Bentuk kapal Alila Purnama.

Bisnis tur premium menaiki pinisi kian marak. Operatornya bukan hanya pengusaha asing, tapi juga grup hotel.

Bentuk kapal Alila Purnama.

Oleh Reza Idris

Meski berstatus negara kepulauan terbesar, Indonesia ternyata hanya dilewati segelintir kapal pesiar. Namun tidak berarti pelayaran mewah di jalur laut adalah barang langka di sini.

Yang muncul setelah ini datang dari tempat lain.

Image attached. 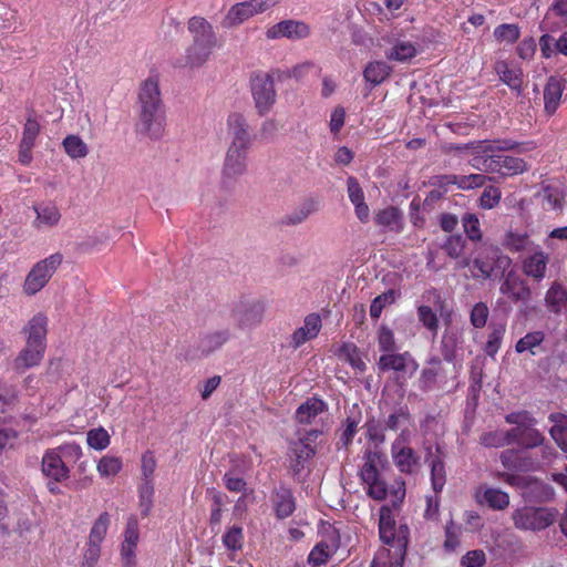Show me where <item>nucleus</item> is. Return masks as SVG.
Here are the masks:
<instances>
[{
    "label": "nucleus",
    "instance_id": "obj_1",
    "mask_svg": "<svg viewBox=\"0 0 567 567\" xmlns=\"http://www.w3.org/2000/svg\"><path fill=\"white\" fill-rule=\"evenodd\" d=\"M230 144L227 148L221 179L224 184L243 176L248 168V153L254 143V136L246 118L239 113H233L227 118Z\"/></svg>",
    "mask_w": 567,
    "mask_h": 567
},
{
    "label": "nucleus",
    "instance_id": "obj_2",
    "mask_svg": "<svg viewBox=\"0 0 567 567\" xmlns=\"http://www.w3.org/2000/svg\"><path fill=\"white\" fill-rule=\"evenodd\" d=\"M137 104V130L151 138H159L164 133L165 111L156 78L150 76L142 82Z\"/></svg>",
    "mask_w": 567,
    "mask_h": 567
},
{
    "label": "nucleus",
    "instance_id": "obj_3",
    "mask_svg": "<svg viewBox=\"0 0 567 567\" xmlns=\"http://www.w3.org/2000/svg\"><path fill=\"white\" fill-rule=\"evenodd\" d=\"M187 29L193 42L186 51V62L190 66H199L208 60L217 45V37L213 25L202 17L190 18Z\"/></svg>",
    "mask_w": 567,
    "mask_h": 567
},
{
    "label": "nucleus",
    "instance_id": "obj_4",
    "mask_svg": "<svg viewBox=\"0 0 567 567\" xmlns=\"http://www.w3.org/2000/svg\"><path fill=\"white\" fill-rule=\"evenodd\" d=\"M471 165L478 171L497 173L503 176L522 174L527 169L524 159L503 153L476 154L471 159Z\"/></svg>",
    "mask_w": 567,
    "mask_h": 567
},
{
    "label": "nucleus",
    "instance_id": "obj_5",
    "mask_svg": "<svg viewBox=\"0 0 567 567\" xmlns=\"http://www.w3.org/2000/svg\"><path fill=\"white\" fill-rule=\"evenodd\" d=\"M411 431L402 430L391 444V458L402 474L413 475L421 468V454L411 446Z\"/></svg>",
    "mask_w": 567,
    "mask_h": 567
},
{
    "label": "nucleus",
    "instance_id": "obj_6",
    "mask_svg": "<svg viewBox=\"0 0 567 567\" xmlns=\"http://www.w3.org/2000/svg\"><path fill=\"white\" fill-rule=\"evenodd\" d=\"M512 259L497 247L489 246L482 249L471 265V272L475 279H488L498 271L505 272Z\"/></svg>",
    "mask_w": 567,
    "mask_h": 567
},
{
    "label": "nucleus",
    "instance_id": "obj_7",
    "mask_svg": "<svg viewBox=\"0 0 567 567\" xmlns=\"http://www.w3.org/2000/svg\"><path fill=\"white\" fill-rule=\"evenodd\" d=\"M62 260L63 256L60 252H55L38 261L25 277L24 292L32 296L43 289L62 264Z\"/></svg>",
    "mask_w": 567,
    "mask_h": 567
},
{
    "label": "nucleus",
    "instance_id": "obj_8",
    "mask_svg": "<svg viewBox=\"0 0 567 567\" xmlns=\"http://www.w3.org/2000/svg\"><path fill=\"white\" fill-rule=\"evenodd\" d=\"M278 2V0H247L235 3L228 9L221 24L227 29L238 27L250 18L272 9Z\"/></svg>",
    "mask_w": 567,
    "mask_h": 567
},
{
    "label": "nucleus",
    "instance_id": "obj_9",
    "mask_svg": "<svg viewBox=\"0 0 567 567\" xmlns=\"http://www.w3.org/2000/svg\"><path fill=\"white\" fill-rule=\"evenodd\" d=\"M41 472L48 480L47 486L51 494L58 495L61 493L58 484L66 481L70 476L68 468L59 450H47L42 456Z\"/></svg>",
    "mask_w": 567,
    "mask_h": 567
},
{
    "label": "nucleus",
    "instance_id": "obj_10",
    "mask_svg": "<svg viewBox=\"0 0 567 567\" xmlns=\"http://www.w3.org/2000/svg\"><path fill=\"white\" fill-rule=\"evenodd\" d=\"M554 520V514L543 507L525 506L513 512L515 527L523 530H542L551 525Z\"/></svg>",
    "mask_w": 567,
    "mask_h": 567
},
{
    "label": "nucleus",
    "instance_id": "obj_11",
    "mask_svg": "<svg viewBox=\"0 0 567 567\" xmlns=\"http://www.w3.org/2000/svg\"><path fill=\"white\" fill-rule=\"evenodd\" d=\"M266 307L258 299H243L233 309V319L241 330H252L258 327L264 318Z\"/></svg>",
    "mask_w": 567,
    "mask_h": 567
},
{
    "label": "nucleus",
    "instance_id": "obj_12",
    "mask_svg": "<svg viewBox=\"0 0 567 567\" xmlns=\"http://www.w3.org/2000/svg\"><path fill=\"white\" fill-rule=\"evenodd\" d=\"M265 35L267 40L300 41L311 35V27L302 20L286 19L268 27Z\"/></svg>",
    "mask_w": 567,
    "mask_h": 567
},
{
    "label": "nucleus",
    "instance_id": "obj_13",
    "mask_svg": "<svg viewBox=\"0 0 567 567\" xmlns=\"http://www.w3.org/2000/svg\"><path fill=\"white\" fill-rule=\"evenodd\" d=\"M382 40L391 45L385 51V58L390 61L406 62L417 54L416 43L406 39L396 29L382 37Z\"/></svg>",
    "mask_w": 567,
    "mask_h": 567
},
{
    "label": "nucleus",
    "instance_id": "obj_14",
    "mask_svg": "<svg viewBox=\"0 0 567 567\" xmlns=\"http://www.w3.org/2000/svg\"><path fill=\"white\" fill-rule=\"evenodd\" d=\"M251 92L260 114L267 113L276 102L275 84L269 74H256L251 79Z\"/></svg>",
    "mask_w": 567,
    "mask_h": 567
},
{
    "label": "nucleus",
    "instance_id": "obj_15",
    "mask_svg": "<svg viewBox=\"0 0 567 567\" xmlns=\"http://www.w3.org/2000/svg\"><path fill=\"white\" fill-rule=\"evenodd\" d=\"M419 364L409 352L385 353L378 361V369L382 372L395 371L402 378H411L417 370Z\"/></svg>",
    "mask_w": 567,
    "mask_h": 567
},
{
    "label": "nucleus",
    "instance_id": "obj_16",
    "mask_svg": "<svg viewBox=\"0 0 567 567\" xmlns=\"http://www.w3.org/2000/svg\"><path fill=\"white\" fill-rule=\"evenodd\" d=\"M140 540L138 523L136 518L131 517L126 523L121 544L122 567H136V549Z\"/></svg>",
    "mask_w": 567,
    "mask_h": 567
},
{
    "label": "nucleus",
    "instance_id": "obj_17",
    "mask_svg": "<svg viewBox=\"0 0 567 567\" xmlns=\"http://www.w3.org/2000/svg\"><path fill=\"white\" fill-rule=\"evenodd\" d=\"M444 458L445 452L439 444L434 449H426L425 462L431 470V483L435 493H440L446 483Z\"/></svg>",
    "mask_w": 567,
    "mask_h": 567
},
{
    "label": "nucleus",
    "instance_id": "obj_18",
    "mask_svg": "<svg viewBox=\"0 0 567 567\" xmlns=\"http://www.w3.org/2000/svg\"><path fill=\"white\" fill-rule=\"evenodd\" d=\"M340 547V537L336 529H331L324 539L318 543L308 556V563L319 567L329 561Z\"/></svg>",
    "mask_w": 567,
    "mask_h": 567
},
{
    "label": "nucleus",
    "instance_id": "obj_19",
    "mask_svg": "<svg viewBox=\"0 0 567 567\" xmlns=\"http://www.w3.org/2000/svg\"><path fill=\"white\" fill-rule=\"evenodd\" d=\"M499 291L514 302H526L530 298V289L526 281L513 270L505 275Z\"/></svg>",
    "mask_w": 567,
    "mask_h": 567
},
{
    "label": "nucleus",
    "instance_id": "obj_20",
    "mask_svg": "<svg viewBox=\"0 0 567 567\" xmlns=\"http://www.w3.org/2000/svg\"><path fill=\"white\" fill-rule=\"evenodd\" d=\"M529 251L522 261V269L526 276L539 281L546 275L549 256L537 245Z\"/></svg>",
    "mask_w": 567,
    "mask_h": 567
},
{
    "label": "nucleus",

Terinspirasi tradisi melaut warga Bugis, sejumlah investor asing dan lokal membeli kapal pinisi, lalu menawarkan petualangan ke pulau-pulau di Nusantara.

Payahnya infrastruktur pelabuhan adalah salah satu alasan kapal pesiar besar sulit menavigasi Indonesia. “Perairan di sini memiliki banyak terumbu karang, terutama di dekat dermaga, jadi kapal besar sekelas Oasis of the Seas sulit merapat,” ujar Ivan Soetikno, General Manager Royal Caribbean International Indonesia. “Jika kita ingin menjadi destinasi port of embarkation, pelabuhan membutuhkan bagian imigrasi, bea cukai, dan transportasi yang memadai.”

Makan malam di bawah taburan bintang di dek kapal Si Datu Bua.

Kondisi itulah yang membuka pintu bagi kemunculan operator pinisi. Dengan ukuran kapal yang jauh lebih kecil dibandingkan kapal yang dioperasikan Royal Caribbean atau Princess Cruise, mereka bisa menawarkan mobilitas di perairan sempit sekaligus fleksibilitas di pelabuhan berukuran kecil. Wisata pinisi telah lama ditawarkan banyak dive centre lewat paket yang lazim disebut liveaboard, yakni tur selam berdurasi satu hingga dua minggu. Memakai kapal kayu berpostur medium, penumpang bisa berlabuh di perairan banyak pulau dengan biaya yang lebih murah dibandingkan jika harus berpindah dari satu bandara ke bandara lain.

Di luar dive centre, muncul operator yang fokus membidik segmen premium. Sasarannya bukan Cuma penyelam, tapi juga kalangan korporat, selebriti, hingga pasangan bulan madu. Silolona Sojourns adalah salah satu perintis di kategori ini. Kisah perusahaan ini dimulai 30 tahun silam saat Patti Seery mengunjungi pelabuhan Sunda Kelapa dan jatuh cinta pada pinisi-pinisi di sana yang difungsikan sebagai kapal kargo. Di awal 2000-an, Patti meluncurkan MSV Silolona, kapal berisi lima suite yang dibuat oleh tangan-tangan terampil orang Sulawesi, ditambah sentuhan desain modern dari Kasten Marine Design di Amerika.